第十三話
川沿いの草むらを抜けた先に、小さな広場があった。
ルシアは胸元の光を抱え、足を止めた。
空気が静まり返り、風も止まったように感じる。
神界――アウレアの圧力が、目に見えるかのように押し寄せていた。
「……ここで止まるの?」
ミカが小さく声をかける。
肩までの茶色い髪が揺れ、瞳は光に映る。
表情は真剣そのもの。
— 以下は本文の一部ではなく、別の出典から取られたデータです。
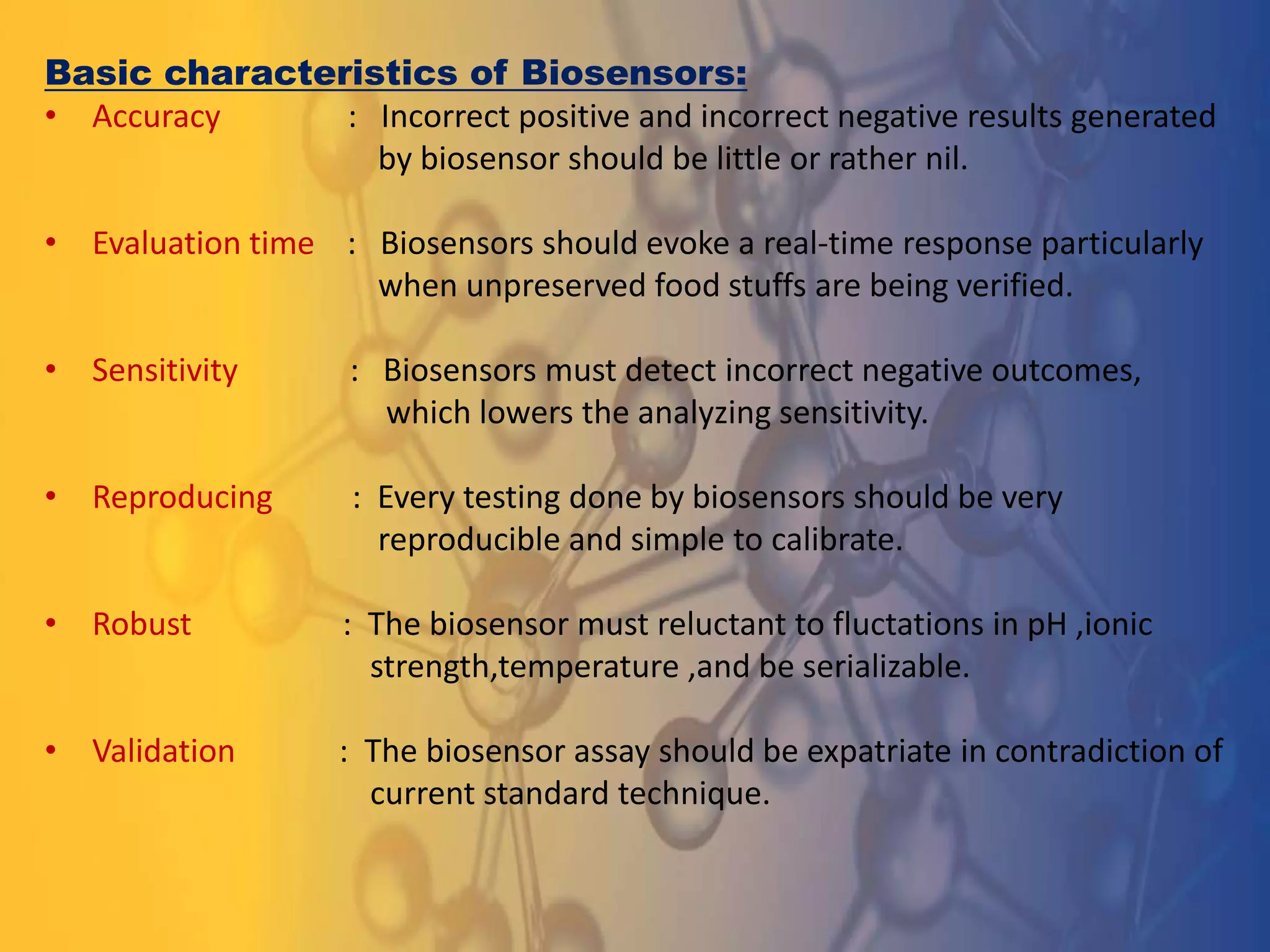 Basic characteristics of Biosensors:

• Accuracy : Incorrect positive and incorrect negative results generated by biosensor should be little or rather nil.

• Evaluation time : Biosensors should evoke a real-time response particularly when unpreserved food stuffs are being verified.

• Sensitivity : Biosensors must detect incorrect negative outcomes, which lowers the analyzing sensitivity.

• Reproducing : Every testing done by biosensors should be very reproducible and simple to calibrate.

• Robust : The biosensor must reluctant to fluctations in pH ,ionic strength,temperature ,and be serializable.

• Validation : The biosensor assay should be expatriate in contradiction of current standard technique.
恐れはないが、覚悟の色が濃い。
ルシアは胸元の光を握り直す。
手を緩めれば消えてしまう。握れば胸が焼けるように痛い。
光を守ることしかできない。
でも、もう後戻りはできなかった。
川向こうにヴァルの影。
静かに、距離を保ちながら見守る。
言葉はなく、ただその存在だけで緊張が増す。
光が突然、手の中で強く震えた。
神界の圧が直接届いたのだ。
冷たく、理屈のない力が世界の端から押し付ける。
ルシアは息を整え、光を胸に抱え、踏み出す。
痛みが胸を焼く。
けれど守る。手を離すわけにはいかない。
ミカは一歩前に出る。
触れず、視線で光を追うだけだ。
恐怖はない。共感と信頼がその目に宿る。
「……私も手伝う」
小さな声。だが力強さがある。
ルシアは振り向かず、うなずく。
二人の決意が、光を通して世界に伝わる。
光が胸の中でさらに強く輝き、広場に淡い光を投げかける。
空気が震え、木々の影が揺れる。
光と祈りが、初めて外界に影響を及ぼす瞬間だった。
ヴァルは影のまま、一歩も動かない。
距離と視線だけで、二人の行動を見守り、世界の変化を確かめているかのようだ。
ルシアとミカは、互いの存在を確かめながら歩みを進める。
一歩ごとに、世界が少しずつ変わっていくのを感じる。
胸の奥で、痛みと覚悟が絡み合い、確かな手応えを抱いた瞬間だった。